If this is used correctly, a brand can follow in Apple’s footsteps and become bigger than the products it sells. Increasing digitalization, wearable technology, 5G, and the influence of big data on the market opens up many new possibilities for emotional branding. In her bestselling book No Logo, the author and brand critic Naomi Klein warned of the ubiquity and monopoly of brands such as McDonald’s, Coca Cola, Apple, and Microsoft. As early as 1999, she pictured the brand-dominated world in which we live today.
Brands have even turned into political powers with an ever-stronger influence on people and social relations. The development of Amazon is a good example for this. Initially little more than a digital supermarket and bookstore, the company and brand “Amazon” grew into a film producer, a self-publisher (Amazon Publishing), and space tourism agency Blue Origin with plans to go to the moon.
A similar thing happened with Elon Musk’s Tesla and SpaceX brands. Not only will Musk possibly be the first private space agency to make it to Mars, but he also wants astronauts to drive around the red planet in Tesla vehicles.
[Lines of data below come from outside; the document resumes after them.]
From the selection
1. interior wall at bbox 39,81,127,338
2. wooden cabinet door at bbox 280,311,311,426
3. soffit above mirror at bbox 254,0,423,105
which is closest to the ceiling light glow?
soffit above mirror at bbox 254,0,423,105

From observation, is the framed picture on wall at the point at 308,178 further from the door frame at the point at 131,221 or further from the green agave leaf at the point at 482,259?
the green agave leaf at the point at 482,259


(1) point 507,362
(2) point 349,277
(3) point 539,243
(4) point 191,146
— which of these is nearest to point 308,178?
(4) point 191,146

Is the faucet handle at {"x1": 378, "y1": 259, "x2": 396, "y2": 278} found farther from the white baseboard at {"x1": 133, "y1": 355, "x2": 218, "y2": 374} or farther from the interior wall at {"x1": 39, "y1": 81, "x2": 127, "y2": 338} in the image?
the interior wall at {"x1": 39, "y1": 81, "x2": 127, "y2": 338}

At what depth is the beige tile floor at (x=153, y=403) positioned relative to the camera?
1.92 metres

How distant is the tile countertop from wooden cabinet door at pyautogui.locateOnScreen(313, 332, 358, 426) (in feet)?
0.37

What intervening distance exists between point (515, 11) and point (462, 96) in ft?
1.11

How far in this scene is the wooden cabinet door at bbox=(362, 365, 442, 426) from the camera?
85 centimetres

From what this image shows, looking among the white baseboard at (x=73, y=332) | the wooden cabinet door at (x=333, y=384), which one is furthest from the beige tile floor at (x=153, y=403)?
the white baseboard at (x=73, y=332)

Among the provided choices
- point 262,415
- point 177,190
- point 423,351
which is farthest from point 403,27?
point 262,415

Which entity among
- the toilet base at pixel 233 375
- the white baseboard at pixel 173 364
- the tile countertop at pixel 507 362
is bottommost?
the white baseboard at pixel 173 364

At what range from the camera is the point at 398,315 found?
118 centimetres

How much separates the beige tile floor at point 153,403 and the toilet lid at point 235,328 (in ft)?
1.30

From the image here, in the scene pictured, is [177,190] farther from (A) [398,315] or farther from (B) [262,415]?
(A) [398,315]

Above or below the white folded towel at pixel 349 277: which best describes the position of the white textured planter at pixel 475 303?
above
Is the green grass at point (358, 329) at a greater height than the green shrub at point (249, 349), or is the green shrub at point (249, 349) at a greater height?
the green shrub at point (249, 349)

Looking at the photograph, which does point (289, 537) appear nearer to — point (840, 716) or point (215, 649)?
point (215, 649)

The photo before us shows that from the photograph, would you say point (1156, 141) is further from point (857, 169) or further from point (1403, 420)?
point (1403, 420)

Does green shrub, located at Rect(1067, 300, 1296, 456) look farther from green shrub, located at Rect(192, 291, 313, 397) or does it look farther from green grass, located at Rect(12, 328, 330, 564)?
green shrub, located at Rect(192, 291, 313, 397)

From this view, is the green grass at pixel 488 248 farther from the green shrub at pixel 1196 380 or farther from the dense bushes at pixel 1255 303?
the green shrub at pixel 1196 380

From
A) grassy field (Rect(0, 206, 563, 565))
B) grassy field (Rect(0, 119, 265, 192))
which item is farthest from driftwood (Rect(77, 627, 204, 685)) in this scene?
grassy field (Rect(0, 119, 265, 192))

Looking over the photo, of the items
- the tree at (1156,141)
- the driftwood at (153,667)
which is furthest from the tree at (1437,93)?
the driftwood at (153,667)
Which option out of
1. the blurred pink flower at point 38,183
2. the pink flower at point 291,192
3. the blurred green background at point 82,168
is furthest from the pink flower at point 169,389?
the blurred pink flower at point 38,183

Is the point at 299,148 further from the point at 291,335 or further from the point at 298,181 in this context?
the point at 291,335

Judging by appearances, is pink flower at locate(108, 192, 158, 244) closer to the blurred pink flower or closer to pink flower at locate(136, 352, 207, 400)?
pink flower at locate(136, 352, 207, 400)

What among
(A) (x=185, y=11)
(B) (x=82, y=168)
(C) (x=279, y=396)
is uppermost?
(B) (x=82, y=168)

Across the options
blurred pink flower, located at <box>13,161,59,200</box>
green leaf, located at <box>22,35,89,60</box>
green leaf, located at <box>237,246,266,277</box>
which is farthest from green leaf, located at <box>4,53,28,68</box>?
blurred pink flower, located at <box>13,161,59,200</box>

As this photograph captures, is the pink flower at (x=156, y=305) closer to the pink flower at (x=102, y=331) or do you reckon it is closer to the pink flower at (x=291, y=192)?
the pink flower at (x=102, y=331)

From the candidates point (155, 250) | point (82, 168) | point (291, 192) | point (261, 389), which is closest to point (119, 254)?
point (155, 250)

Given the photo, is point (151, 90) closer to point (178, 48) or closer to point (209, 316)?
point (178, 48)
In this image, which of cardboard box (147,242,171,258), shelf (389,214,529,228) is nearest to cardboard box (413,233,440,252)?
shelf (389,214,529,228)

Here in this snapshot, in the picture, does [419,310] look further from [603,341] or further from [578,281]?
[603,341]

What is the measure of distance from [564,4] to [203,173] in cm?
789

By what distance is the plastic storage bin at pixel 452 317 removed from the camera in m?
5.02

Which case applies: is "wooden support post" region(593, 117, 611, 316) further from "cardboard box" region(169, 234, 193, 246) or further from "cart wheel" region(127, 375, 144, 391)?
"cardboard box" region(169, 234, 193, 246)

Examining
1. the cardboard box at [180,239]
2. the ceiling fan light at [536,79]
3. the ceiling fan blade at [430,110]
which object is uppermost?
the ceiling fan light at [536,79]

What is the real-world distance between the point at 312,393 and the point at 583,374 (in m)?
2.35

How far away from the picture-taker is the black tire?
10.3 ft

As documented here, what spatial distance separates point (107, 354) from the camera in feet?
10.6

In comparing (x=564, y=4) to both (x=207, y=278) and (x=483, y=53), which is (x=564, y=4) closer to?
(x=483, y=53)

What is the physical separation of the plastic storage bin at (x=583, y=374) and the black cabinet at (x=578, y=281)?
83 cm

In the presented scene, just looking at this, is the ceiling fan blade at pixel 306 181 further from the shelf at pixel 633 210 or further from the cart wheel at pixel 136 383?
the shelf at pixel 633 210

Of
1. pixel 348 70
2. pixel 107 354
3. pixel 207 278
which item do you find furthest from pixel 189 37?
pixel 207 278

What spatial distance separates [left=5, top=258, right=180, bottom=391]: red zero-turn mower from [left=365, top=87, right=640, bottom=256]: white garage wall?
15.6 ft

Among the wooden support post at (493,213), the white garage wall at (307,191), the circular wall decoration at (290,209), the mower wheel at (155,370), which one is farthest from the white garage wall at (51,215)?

You can't get more visionary and emotion-packed branding than that.
On the other hand, brands such as Facebook and Google are regularly criticized for reasons relating to data protection, political influence through neuromarketing, and selling user data.
Given the potential power of a brand, it's increasingly important to not lose sight of the strategic, emotion and value-oriented emotional branding required to make customers the protagonists of their brand. A brand doesn’t have to be big enough to be in every city in the world. However, it does have to be valued and relatable enough to find its way into its customers’ hearts.